La crisi dell’agricoltura tra concorrenza estera e costi esorbitanti, i coltivatori del territorio chiedono maggiori tutele
di Pierfrancesco Maresca
Frustrazione diffusa tra molti agricoltori dell’Agro nocerino-sarnese a causa dei propri prodotti invenduti. Basti pensare che nel periodo estivo i fagiolini erano le colture colpite dalla concorrenza estera, ma non solo. Attualmente sono cipolle e verdure a foglia larga, per lo più insalata, ad essere afflitte, anche se la problematica interessa ortaggi e verdure in genere. Quindi ci si ritrova dinanzi una situazione che il settore dell’agricoltura da tempo si trascina.
Tra i coltivatori locali vi è chi confessa di aver evitato di raccogliere i propri prodotti per non imbattersi in “spese maggiori”, quali quelle relative alla manodopera avventizia e trasporto. Il rischio era non rientrare nei costi sostenuti, motivo per il quale risultava paradossalmente conveniente sminuzzare con i trattori ciò che era stato coltivato. Letteralmente distruggere il proprio raccolto, frutto del lavoro di mesi.
Ci si ritrova dinanzi ad una vera piaga, quindi, per le eccellenze del territorio e per le piccole imprese. A cercare di spiegare la situazione in cui si versa il settore è Antonio, nome di fantasia di un coltivatore diretto di San Valentino Torio che preferisce rimanere nell’anonimato.
Come mai faticate a vendere i vostri prodotti?
“Il problema sono i costi relativi alla lavorazione. All’estero un articolo costa meno, in primis per il basso costo della manodopera – rispetto in Italia – ed in secondo luogo per l’impiego di macchine agricole. Ciò si traduce in una quantità maggiore di prodotti coltivati in minore tempo, di conseguenza “più economico”. Qui, soprattutto nel Sud, si impiega prevalentemente manovalanza per semina e raccolta, che ha costi superiori. Dobbiamo poi aggiungere anche il trasporto, confezionamento e commercializzazione”.

__Domande di studio__
1. Riscrivi la parte del brano sulla crisi dell'agricoltura compresa tra "Ci si ritrova dinanzi ad" e "i vostri prodotti?", estremi inclusi, cambiando "coltivatore diretto" con "agricoltore".
2. Riprendi il brano sulla crisi dell'agricoltura e proseguilo dal punto in cui si ferma.

__Informazioni riportate__
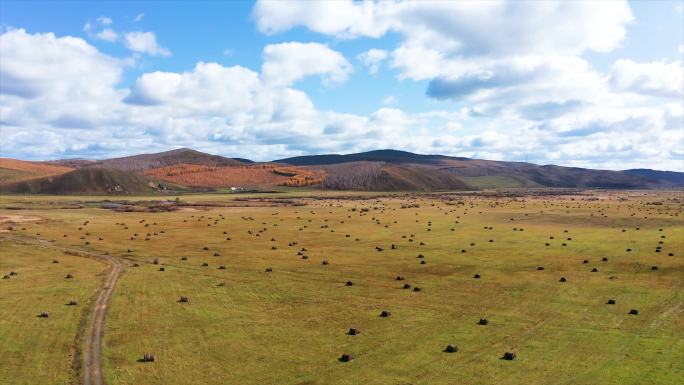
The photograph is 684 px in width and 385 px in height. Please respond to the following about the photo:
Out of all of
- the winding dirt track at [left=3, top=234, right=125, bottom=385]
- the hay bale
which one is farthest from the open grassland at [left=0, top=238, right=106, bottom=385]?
the hay bale

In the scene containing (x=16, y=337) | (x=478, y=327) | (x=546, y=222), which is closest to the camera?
(x=16, y=337)

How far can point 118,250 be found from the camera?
7112 cm

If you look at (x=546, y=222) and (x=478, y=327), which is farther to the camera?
(x=546, y=222)

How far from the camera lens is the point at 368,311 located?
127 feet

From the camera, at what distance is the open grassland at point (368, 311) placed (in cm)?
2697

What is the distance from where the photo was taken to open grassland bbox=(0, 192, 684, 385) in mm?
26969

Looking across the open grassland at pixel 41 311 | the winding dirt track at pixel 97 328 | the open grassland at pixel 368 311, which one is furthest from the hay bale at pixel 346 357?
the open grassland at pixel 41 311

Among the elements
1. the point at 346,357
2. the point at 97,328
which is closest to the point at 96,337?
the point at 97,328

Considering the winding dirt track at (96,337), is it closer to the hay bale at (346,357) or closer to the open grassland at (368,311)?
the open grassland at (368,311)

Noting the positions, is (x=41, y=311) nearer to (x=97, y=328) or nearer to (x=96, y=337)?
(x=97, y=328)

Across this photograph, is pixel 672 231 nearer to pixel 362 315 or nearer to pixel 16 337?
pixel 362 315

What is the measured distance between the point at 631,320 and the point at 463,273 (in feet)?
62.8

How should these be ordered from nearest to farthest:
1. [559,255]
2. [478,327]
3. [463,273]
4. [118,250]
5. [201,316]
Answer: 1. [478,327]
2. [201,316]
3. [463,273]
4. [559,255]
5. [118,250]

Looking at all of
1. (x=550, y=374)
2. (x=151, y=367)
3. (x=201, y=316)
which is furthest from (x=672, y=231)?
(x=151, y=367)
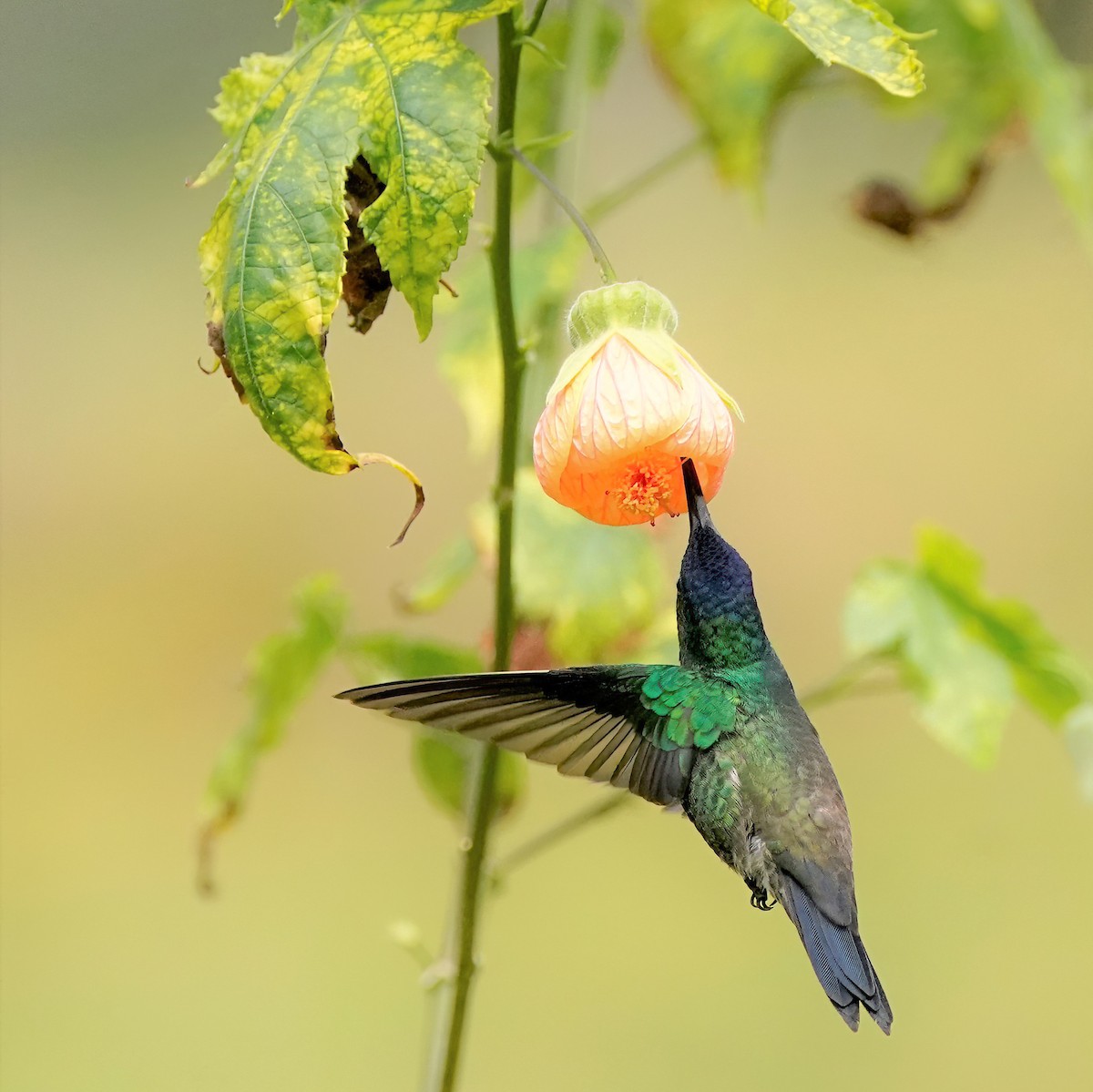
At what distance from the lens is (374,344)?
363 centimetres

__Risposte all'esercizio__
1.
Ci si ritrova dinanzi ad una vera piaga, quindi, per le eccellenze del territorio e per le piccole imprese. A cercare di spiegare la situazione in cui si versa il settore è Antonio, nome di fantasia di un agricoltore di San Valentino Torio che preferisce rimanere nell’anonimato.
Come mai faticate a vendere i vostri prodotti?

2.
Prima il Covid, poi la guerra in Ucraina ed infine l’inflazione. Come hanno impattato questi eventi?
“Con il lockdown abbiamo assistito ad un calo di produzione e di vendita. Ne è seguita una ripresa ma lo scoppio della guerra ha portato ad un aumento sconsiderato dell’energia per non parlare delle materie prime come i fitofarmaci. Gli aumenti si sono ripercossi sui prodotti, in particolare nel prezzo finale al consumatore. Ciò non è dipeso da noi purtroppo. Infatti guadagniamo mediamente dai 10 ai 20 centesimi per ogni cespo di insalata”.
Cosa vi sentite di chiedere alle Istituzioni?
“Quel che chiediamo è tutelare il Made in Italy, attenzionare l’import dei prodotti esteri visto che in alcune realtà si utilizzano fitofarmaci vietati nel territorio europeo a discapito di salute e qualità. Infine, interventi sui rincari delle materie prime ed energia”.